Now to pass this contingency table to the scipy.stats method. The output isn't the best formatted, but all the information is there. The information is returned within a tuple where the first value is the $\chi^2$ test static, the second value is the p-value, and the third number is the degrees of freedom. An array is also returned which contains the expected cell counts.

stats.chi2_contingency(crosstab)
(61.28767688406036, 2.463382670201326e-11, 6, array([[ 88.03556485, 54.87029289, 23.09414226], [150.61506276, 93.87447699, 39.51046025], [132.58368201, 82.63598326, 34.78033473], [135.76569038, 84.61924686, 35.61506276]]))

There is a relationship between region and the age distribution, $\chi^2$(6) = 61.29, p< 0.0001.

Chi-square test of independence with Researchpy

Now to conduct the $\chi^2$ test of independence using Researchpy. The method that needs to be used is researchpy.crosstab and the official documentation can be found here.

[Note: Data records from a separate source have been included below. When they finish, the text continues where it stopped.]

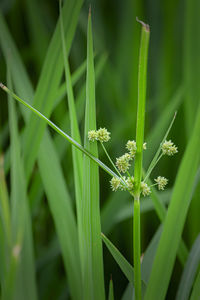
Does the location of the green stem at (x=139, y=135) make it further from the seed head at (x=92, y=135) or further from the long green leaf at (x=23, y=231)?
the long green leaf at (x=23, y=231)

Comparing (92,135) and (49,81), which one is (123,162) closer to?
(92,135)

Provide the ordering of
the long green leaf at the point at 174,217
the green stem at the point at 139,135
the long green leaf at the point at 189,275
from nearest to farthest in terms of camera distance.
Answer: the green stem at the point at 139,135
the long green leaf at the point at 174,217
the long green leaf at the point at 189,275

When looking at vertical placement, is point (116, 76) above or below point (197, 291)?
above

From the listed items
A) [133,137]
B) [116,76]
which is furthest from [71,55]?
[133,137]

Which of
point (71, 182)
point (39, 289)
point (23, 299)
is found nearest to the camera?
point (23, 299)

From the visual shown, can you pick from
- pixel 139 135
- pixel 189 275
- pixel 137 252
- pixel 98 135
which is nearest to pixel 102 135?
pixel 98 135

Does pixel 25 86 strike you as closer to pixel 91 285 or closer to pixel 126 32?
pixel 91 285

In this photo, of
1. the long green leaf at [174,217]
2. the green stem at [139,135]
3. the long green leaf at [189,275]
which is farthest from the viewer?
the long green leaf at [189,275]

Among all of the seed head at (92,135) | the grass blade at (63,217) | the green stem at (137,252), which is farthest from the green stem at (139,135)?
the grass blade at (63,217)
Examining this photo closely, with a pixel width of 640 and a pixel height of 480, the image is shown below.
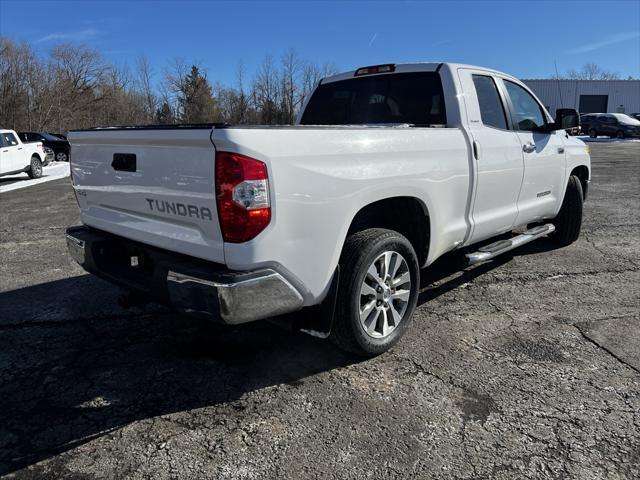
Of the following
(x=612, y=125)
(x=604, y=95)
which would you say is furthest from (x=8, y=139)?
(x=604, y=95)

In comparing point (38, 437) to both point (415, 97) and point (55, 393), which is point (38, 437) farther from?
point (415, 97)

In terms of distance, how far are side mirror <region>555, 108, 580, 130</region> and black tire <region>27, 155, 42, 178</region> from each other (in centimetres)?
1698

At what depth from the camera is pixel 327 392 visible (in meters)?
2.90

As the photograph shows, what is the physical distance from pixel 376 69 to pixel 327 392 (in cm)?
293

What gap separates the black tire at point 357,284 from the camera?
2.93 m

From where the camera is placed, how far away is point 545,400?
9.16 ft

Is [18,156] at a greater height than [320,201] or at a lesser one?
greater

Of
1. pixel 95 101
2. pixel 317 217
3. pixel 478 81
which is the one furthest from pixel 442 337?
pixel 95 101

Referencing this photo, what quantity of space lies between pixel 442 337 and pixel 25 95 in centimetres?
4606

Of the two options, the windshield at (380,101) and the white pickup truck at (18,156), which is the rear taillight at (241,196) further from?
the white pickup truck at (18,156)

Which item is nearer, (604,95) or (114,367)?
(114,367)

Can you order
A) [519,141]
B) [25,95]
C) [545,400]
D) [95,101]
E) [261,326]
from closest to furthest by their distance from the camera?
[545,400], [261,326], [519,141], [25,95], [95,101]

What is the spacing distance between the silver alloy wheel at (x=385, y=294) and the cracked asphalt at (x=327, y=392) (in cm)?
24

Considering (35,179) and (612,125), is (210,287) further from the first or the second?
(612,125)
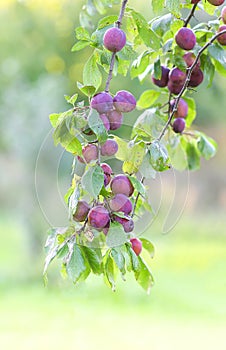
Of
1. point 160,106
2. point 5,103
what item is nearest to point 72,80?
point 5,103

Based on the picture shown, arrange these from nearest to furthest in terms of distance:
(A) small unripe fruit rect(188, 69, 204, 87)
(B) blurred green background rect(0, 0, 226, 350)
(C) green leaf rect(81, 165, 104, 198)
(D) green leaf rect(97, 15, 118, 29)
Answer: (C) green leaf rect(81, 165, 104, 198) < (D) green leaf rect(97, 15, 118, 29) < (A) small unripe fruit rect(188, 69, 204, 87) < (B) blurred green background rect(0, 0, 226, 350)

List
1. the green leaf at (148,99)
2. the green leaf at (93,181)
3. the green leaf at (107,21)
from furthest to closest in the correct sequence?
the green leaf at (148,99) < the green leaf at (107,21) < the green leaf at (93,181)

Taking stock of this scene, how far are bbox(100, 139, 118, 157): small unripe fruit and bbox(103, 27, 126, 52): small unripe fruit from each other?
0.09m

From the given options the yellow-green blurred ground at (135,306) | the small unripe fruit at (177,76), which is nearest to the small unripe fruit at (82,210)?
the small unripe fruit at (177,76)

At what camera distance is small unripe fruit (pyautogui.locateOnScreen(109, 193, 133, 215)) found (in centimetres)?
53

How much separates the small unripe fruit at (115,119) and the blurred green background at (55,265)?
163 centimetres

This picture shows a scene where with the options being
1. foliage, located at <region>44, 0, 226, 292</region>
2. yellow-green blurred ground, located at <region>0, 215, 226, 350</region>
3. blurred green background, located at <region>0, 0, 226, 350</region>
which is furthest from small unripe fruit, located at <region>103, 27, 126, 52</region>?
yellow-green blurred ground, located at <region>0, 215, 226, 350</region>

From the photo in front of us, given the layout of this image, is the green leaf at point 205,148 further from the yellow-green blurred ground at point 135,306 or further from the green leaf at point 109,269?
the yellow-green blurred ground at point 135,306

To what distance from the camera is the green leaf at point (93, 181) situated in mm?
503

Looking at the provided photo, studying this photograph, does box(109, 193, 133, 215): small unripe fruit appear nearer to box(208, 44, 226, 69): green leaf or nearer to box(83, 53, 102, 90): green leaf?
box(83, 53, 102, 90): green leaf

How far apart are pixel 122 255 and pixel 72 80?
20.7 feet

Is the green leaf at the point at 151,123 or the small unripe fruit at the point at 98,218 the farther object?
the green leaf at the point at 151,123

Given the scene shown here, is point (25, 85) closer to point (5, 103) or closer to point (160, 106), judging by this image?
point (5, 103)

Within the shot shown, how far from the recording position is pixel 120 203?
53 centimetres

By default, the method returns the requested objects in a tuple that is just as ugly as scipy.stats. For cleaner output, one can assign each requested object from the tuple to another object and then those separately. The expected cell counts will be requested and used later while checking the assumptions for this statistical test. Additionally, will request the crosstabulation be returned with the cell percentage instead of the cell count.

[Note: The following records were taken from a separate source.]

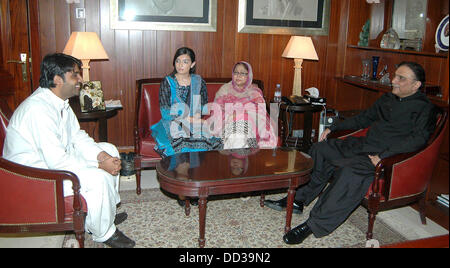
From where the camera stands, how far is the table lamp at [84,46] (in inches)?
142

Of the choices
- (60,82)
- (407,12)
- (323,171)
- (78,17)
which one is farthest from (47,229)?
(407,12)

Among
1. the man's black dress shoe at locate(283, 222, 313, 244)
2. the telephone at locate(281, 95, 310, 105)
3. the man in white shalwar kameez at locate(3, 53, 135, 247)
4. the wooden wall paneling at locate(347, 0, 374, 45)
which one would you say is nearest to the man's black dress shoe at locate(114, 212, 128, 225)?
the man in white shalwar kameez at locate(3, 53, 135, 247)

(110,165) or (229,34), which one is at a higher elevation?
(229,34)

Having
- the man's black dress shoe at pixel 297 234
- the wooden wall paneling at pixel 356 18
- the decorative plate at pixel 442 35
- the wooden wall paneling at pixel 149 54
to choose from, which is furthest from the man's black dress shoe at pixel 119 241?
the wooden wall paneling at pixel 356 18

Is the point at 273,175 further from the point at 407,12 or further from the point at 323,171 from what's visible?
the point at 407,12

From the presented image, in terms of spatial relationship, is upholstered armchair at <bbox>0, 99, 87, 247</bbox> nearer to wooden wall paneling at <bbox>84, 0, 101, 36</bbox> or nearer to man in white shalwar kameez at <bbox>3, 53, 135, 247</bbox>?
man in white shalwar kameez at <bbox>3, 53, 135, 247</bbox>

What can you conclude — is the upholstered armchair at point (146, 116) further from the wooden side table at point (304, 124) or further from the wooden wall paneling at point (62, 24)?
the wooden wall paneling at point (62, 24)

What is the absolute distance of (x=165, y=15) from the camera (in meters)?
4.15

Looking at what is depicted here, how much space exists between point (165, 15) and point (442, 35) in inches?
104

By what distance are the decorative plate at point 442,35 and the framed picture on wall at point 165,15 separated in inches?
86.7

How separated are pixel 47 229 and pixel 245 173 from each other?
49.7 inches

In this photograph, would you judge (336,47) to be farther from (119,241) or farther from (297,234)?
(119,241)

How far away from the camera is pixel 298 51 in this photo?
436 cm

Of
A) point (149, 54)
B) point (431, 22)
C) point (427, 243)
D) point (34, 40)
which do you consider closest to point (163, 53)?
point (149, 54)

crosstab, test_results, expected = rp.crosstab(df["region"], df["agecat"],
                                               test= "chi-square",
                                               expected_freqs= True,
                                               prop= "cell")

crosstab
agecat
19-29 30-34 35+ All
region
NE 4.81 8.68 3.87 17.36
N Cntrl 16.95 9.62 3.14 29.71
South 14.54 7.11 4.50 26.15
West 16.74 7.64 2.41 26.78
All 53.03 33.05 13.91 100.00
test_results
Chi-square test results
0 Pearson Chi-square ( 6.0) = 61.2877
1 p-value = 0.0000
2 Cramer's V = 0.1790

The one piece of information that researchpy calculates that scipy.stats does not is a measure of the strength of the relationship - this is akin to a correlation statistic such as Pearson's correlation coefficient. A good peer-reviewed article that is not behind a paywall is written by Akoglu (2018). The following table is reproduced from the mentioned article.

Phi and Cramer's V Interpretation
>0.25 Very strong
>0.15 Strong
>0.10 Moderate
>0.05 Weak
>0 No or very weak

Assumption Check

Checking the assumptions for the $\chi^2$ test of independence is easy. Let's recall what they are:

  • The two samples are independent

    • The variables were collected independently of each other, i.e. the answer from one variable was not dependent on the answer of the other

  • No expected cell count is = 0
  • No more than 20% of the cells have and expected cell count < 5

The last two assumptions can be checked by looking at the expected frequency table.

expected
agecat
agecat 19-29 30-34 35+
region
NE 88.035565 54.870293 23.094142
N Cntrl 150.615063 93.874477 39.510460
South 132.583682 82.635983 34.780335
West 135.765690 84.619247 35.615063

It can be seen that all the assumptions are met which indicates the statistical test results are reliable.

References

Rosner, B. (2015). Fundamentals of Biostatistics (8th ed.). Boston, MA: Cengage Learning.
Ott, R. L., and Longnecker, M. (2010). An introduction to statistical methods and data analysis. Belmon, CA: Brooks/Cole.